The military announced he had been shot "trying to escape." But after Chile elected a civilian president in 1990, the bodies of Cabello and others were exhumed, showing they had been dismembered, beheaded and tortured. "What we are really searching for is some truth," said Zita Cabello-Barrueto, the sister. "We were fortunate that we knew where my brother was buried, but there are hundreds more still missing, and I think this man knows where they are. "In Chile there is no truth," she said. "No one wants to talk about it."
Cabello was imprisoned after attending a meeting of public service officials immediately following the Pinochet coup. For about a month, his family was allowed to visit, but on Oct. 16, 1973, Gen. Sergio Arellano Stark and his "bodyguard" Fernandez-Larios arrived by helicopter and order Cabello and 12 others executed, the suit says.
The family’s attorneys—including Coral Gables attorney Julie Ferguson and lawyers from Amnesty International—said the suit was not filed earlier because Fernandez-Larios had successfully concealed his whereabouts.

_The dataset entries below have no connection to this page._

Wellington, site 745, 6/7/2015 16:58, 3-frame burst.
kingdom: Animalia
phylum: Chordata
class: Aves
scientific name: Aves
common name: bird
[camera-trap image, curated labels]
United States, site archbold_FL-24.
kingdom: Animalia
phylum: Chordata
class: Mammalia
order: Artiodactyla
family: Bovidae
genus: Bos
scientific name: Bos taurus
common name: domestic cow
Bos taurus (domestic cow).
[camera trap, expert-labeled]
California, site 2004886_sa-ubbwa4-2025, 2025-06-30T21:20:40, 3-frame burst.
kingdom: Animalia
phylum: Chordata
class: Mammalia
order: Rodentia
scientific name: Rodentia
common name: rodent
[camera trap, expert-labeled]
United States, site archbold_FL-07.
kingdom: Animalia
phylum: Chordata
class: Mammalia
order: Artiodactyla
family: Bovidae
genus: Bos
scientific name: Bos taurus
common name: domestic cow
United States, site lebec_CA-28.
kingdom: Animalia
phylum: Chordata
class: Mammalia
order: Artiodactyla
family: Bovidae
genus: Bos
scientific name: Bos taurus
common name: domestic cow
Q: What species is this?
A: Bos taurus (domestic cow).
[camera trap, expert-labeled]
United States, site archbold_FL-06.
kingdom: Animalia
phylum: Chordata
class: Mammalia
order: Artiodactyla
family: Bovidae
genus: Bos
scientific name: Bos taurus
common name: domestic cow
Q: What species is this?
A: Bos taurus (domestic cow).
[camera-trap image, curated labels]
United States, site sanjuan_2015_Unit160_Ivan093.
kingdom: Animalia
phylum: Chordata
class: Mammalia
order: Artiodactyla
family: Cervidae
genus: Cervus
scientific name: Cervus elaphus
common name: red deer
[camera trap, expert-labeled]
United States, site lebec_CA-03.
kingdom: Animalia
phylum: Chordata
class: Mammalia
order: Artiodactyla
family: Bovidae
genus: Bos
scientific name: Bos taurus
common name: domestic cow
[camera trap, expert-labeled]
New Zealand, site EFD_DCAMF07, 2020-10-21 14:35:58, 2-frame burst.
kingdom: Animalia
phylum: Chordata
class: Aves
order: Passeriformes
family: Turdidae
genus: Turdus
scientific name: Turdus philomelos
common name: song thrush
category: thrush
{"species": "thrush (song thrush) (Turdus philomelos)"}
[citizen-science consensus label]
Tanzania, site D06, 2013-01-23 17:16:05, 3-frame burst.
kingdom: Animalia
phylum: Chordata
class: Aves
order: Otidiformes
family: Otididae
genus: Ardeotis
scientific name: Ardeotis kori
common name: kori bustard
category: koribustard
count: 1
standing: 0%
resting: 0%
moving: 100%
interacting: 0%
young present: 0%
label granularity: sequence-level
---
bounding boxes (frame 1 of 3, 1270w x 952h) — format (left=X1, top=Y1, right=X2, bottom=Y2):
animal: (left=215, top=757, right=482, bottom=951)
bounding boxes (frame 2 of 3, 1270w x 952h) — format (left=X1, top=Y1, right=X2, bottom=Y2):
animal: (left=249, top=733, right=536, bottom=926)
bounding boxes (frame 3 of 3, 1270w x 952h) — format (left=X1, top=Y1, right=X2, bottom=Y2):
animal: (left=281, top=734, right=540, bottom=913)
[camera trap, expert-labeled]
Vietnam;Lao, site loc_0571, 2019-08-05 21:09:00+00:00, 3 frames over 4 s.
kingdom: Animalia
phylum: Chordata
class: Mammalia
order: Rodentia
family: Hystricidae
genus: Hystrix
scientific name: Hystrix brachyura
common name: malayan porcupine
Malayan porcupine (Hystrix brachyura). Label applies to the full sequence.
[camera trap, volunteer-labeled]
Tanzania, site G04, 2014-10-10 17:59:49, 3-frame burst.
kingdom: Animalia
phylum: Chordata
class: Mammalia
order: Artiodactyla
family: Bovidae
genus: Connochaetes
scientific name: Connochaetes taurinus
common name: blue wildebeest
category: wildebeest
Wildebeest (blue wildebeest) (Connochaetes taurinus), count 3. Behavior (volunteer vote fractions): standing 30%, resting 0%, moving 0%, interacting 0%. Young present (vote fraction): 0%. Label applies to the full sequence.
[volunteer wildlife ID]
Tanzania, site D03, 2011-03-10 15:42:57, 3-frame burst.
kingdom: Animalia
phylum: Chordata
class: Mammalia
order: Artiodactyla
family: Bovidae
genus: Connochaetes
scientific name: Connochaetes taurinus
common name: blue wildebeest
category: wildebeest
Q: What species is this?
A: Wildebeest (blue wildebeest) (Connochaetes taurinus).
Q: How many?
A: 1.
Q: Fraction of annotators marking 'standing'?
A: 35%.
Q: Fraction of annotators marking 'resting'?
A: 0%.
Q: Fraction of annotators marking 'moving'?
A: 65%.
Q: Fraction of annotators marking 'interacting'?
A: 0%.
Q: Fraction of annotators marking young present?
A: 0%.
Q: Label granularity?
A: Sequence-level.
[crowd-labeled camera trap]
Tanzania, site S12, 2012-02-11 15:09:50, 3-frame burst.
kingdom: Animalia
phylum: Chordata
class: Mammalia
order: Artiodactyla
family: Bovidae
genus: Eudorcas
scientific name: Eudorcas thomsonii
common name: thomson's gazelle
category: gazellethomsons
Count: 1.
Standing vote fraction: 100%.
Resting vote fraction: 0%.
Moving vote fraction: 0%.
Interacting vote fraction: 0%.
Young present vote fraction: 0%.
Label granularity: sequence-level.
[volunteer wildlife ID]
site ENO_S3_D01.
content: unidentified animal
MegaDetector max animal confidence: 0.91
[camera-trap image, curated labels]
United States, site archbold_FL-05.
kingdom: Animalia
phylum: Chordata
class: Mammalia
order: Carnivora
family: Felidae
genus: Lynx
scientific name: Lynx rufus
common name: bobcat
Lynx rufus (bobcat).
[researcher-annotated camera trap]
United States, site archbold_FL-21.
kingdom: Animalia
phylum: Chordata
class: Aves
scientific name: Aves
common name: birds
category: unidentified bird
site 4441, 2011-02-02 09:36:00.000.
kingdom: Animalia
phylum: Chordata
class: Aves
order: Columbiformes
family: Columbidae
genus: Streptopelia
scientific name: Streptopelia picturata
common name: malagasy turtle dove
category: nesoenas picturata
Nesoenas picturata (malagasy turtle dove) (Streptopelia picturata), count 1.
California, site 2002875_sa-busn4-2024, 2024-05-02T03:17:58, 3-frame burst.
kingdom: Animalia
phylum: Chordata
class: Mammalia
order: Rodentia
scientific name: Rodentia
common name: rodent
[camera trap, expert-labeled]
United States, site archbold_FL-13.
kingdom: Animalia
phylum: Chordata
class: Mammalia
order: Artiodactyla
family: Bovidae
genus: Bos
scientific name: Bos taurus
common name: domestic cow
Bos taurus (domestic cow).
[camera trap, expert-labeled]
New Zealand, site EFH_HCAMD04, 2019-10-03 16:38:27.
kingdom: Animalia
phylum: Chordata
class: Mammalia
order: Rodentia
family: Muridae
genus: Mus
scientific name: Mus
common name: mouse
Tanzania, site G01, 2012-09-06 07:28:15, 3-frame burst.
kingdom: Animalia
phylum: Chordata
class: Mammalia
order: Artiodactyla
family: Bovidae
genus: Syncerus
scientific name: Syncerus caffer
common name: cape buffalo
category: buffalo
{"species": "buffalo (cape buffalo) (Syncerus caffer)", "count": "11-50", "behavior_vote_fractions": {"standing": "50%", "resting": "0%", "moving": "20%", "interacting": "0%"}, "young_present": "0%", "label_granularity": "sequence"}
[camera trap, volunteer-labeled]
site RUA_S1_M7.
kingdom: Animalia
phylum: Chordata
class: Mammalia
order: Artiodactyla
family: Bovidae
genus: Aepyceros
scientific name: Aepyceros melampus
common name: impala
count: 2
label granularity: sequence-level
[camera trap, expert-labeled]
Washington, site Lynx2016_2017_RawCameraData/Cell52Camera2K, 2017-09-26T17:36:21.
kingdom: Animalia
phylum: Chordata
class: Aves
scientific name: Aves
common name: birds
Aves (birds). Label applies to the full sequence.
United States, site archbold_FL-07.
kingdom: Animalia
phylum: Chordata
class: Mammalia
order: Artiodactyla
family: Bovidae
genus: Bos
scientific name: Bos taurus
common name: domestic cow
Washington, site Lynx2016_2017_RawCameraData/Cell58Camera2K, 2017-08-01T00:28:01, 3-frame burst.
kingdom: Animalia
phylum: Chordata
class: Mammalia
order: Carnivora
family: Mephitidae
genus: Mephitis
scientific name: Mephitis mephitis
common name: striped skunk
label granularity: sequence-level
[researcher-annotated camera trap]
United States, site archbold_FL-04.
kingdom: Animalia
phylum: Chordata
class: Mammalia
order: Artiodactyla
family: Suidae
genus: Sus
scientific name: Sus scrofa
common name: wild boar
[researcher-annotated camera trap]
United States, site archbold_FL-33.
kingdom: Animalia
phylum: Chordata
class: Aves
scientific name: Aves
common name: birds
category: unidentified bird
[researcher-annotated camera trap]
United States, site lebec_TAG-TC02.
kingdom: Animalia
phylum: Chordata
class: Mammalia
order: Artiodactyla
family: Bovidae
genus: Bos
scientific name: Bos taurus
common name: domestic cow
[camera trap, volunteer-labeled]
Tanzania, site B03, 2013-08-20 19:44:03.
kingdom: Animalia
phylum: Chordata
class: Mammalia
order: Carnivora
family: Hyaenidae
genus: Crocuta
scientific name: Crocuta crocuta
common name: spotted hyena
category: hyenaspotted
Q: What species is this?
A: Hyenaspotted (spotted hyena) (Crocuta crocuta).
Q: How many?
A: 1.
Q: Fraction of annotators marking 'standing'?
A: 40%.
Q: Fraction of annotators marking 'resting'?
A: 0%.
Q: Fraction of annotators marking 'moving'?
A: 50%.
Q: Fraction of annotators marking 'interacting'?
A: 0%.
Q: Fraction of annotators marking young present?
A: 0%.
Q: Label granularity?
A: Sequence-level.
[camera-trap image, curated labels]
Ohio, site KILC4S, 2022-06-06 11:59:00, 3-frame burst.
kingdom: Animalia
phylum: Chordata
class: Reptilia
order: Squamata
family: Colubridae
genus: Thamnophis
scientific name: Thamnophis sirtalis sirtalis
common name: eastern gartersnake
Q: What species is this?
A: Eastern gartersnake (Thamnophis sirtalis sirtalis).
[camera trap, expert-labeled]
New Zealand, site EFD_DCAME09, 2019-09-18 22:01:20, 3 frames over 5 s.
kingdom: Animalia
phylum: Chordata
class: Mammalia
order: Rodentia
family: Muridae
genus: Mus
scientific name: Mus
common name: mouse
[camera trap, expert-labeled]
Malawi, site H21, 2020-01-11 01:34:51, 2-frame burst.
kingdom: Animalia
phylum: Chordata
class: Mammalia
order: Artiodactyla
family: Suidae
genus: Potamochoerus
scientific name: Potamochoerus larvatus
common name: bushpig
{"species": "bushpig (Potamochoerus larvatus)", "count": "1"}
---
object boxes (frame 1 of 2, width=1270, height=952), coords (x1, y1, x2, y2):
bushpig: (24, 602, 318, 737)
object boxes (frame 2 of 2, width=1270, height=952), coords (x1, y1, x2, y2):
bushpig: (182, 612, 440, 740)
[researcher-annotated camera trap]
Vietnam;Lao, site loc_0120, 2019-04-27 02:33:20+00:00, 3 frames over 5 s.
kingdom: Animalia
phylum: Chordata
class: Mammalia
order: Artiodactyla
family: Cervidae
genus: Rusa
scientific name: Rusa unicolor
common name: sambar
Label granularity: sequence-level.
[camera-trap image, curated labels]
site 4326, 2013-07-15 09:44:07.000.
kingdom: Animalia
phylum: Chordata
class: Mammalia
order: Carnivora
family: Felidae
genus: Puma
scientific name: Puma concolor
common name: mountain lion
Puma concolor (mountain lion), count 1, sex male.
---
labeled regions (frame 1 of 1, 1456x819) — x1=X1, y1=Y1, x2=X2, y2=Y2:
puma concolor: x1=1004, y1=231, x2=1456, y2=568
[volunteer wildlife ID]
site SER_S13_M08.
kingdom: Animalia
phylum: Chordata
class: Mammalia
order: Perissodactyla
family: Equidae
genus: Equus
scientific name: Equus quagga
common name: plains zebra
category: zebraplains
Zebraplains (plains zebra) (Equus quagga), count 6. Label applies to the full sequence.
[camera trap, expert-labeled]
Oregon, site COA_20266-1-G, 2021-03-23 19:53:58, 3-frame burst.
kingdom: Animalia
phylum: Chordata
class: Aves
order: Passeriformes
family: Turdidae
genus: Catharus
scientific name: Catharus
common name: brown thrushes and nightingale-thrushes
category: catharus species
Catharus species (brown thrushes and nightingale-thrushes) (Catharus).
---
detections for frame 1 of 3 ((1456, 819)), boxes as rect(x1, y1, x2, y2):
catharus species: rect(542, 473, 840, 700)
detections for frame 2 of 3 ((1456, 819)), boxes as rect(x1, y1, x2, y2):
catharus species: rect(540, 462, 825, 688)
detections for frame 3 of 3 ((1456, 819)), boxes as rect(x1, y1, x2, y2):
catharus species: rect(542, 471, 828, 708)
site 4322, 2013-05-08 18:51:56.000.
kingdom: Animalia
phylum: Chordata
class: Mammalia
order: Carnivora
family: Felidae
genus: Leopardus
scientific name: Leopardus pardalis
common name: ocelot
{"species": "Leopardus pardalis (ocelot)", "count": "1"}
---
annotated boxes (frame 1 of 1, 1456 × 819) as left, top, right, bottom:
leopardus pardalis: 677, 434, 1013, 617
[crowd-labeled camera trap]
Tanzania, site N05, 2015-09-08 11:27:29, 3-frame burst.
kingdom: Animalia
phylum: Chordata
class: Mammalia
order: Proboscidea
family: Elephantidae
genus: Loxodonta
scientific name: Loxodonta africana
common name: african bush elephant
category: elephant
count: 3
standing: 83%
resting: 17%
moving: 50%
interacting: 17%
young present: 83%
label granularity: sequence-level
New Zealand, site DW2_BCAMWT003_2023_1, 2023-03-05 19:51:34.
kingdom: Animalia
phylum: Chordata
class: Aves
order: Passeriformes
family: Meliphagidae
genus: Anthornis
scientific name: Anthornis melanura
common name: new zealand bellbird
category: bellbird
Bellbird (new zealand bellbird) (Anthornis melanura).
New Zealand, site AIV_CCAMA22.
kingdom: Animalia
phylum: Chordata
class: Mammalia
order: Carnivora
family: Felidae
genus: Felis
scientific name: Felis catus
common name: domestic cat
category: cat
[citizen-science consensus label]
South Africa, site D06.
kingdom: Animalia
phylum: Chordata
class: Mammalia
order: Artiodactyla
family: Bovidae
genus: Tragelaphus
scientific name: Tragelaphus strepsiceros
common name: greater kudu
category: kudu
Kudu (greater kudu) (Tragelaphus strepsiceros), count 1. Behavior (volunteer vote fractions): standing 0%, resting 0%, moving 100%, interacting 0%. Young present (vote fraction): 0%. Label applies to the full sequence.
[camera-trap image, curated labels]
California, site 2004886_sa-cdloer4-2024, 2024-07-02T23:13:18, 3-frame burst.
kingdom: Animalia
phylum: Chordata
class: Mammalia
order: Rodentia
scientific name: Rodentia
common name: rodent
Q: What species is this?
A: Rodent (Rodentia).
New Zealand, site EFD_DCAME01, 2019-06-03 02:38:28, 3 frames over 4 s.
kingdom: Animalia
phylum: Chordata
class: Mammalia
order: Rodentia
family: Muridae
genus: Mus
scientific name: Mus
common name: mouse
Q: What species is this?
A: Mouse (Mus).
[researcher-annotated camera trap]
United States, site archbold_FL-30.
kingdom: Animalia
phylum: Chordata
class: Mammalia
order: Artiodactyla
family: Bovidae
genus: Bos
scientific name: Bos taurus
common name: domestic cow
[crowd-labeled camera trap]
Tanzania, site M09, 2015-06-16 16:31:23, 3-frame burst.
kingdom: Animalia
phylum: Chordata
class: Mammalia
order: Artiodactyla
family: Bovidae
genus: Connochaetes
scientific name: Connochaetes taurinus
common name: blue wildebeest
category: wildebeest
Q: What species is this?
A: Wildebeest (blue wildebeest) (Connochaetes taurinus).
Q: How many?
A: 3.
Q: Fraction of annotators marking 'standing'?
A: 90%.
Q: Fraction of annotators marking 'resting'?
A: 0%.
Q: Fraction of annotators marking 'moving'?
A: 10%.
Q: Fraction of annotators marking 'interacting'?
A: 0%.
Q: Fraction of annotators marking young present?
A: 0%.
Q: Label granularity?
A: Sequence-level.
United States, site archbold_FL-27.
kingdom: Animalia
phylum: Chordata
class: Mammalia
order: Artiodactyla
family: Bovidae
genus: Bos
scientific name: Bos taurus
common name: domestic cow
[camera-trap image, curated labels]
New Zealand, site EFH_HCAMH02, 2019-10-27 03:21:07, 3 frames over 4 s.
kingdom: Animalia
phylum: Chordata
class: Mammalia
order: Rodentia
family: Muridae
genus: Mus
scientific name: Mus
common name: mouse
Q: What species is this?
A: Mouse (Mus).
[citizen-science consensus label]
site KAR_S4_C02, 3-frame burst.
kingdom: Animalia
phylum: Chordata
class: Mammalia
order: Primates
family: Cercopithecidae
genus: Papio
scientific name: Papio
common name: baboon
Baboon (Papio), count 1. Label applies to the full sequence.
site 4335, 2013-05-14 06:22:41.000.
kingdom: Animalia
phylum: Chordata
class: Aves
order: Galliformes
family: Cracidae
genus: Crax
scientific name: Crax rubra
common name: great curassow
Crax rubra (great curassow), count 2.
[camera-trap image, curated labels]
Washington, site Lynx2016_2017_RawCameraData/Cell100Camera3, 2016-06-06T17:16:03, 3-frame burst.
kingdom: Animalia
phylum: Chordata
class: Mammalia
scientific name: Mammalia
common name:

The lawsuit is expected to cause a stir in the diplomatic community as the first-ever in the United States against a member of the Pinochet regime.
In 1978, Chile’s military regime passed an amnesty law prohibiting such suits in that country.
Pinochet himself was arrested in London last year on a Spanish warrant accusing him of crimes against humanity during his 17 years in power. Lawmakers there are set to vote Wednesday on whether he can assert diplomatic immunity as a former head of state. According to a February 1991 report by the Chilean government’s Commission on Truth and Reconciliation, 2,025 people disappeared or were killed by state agents under Pinochet. Thousands more were arbitrarily detained, tortured and subsequently released as a result of the military campaign to eliminate potential political opponents following the coup.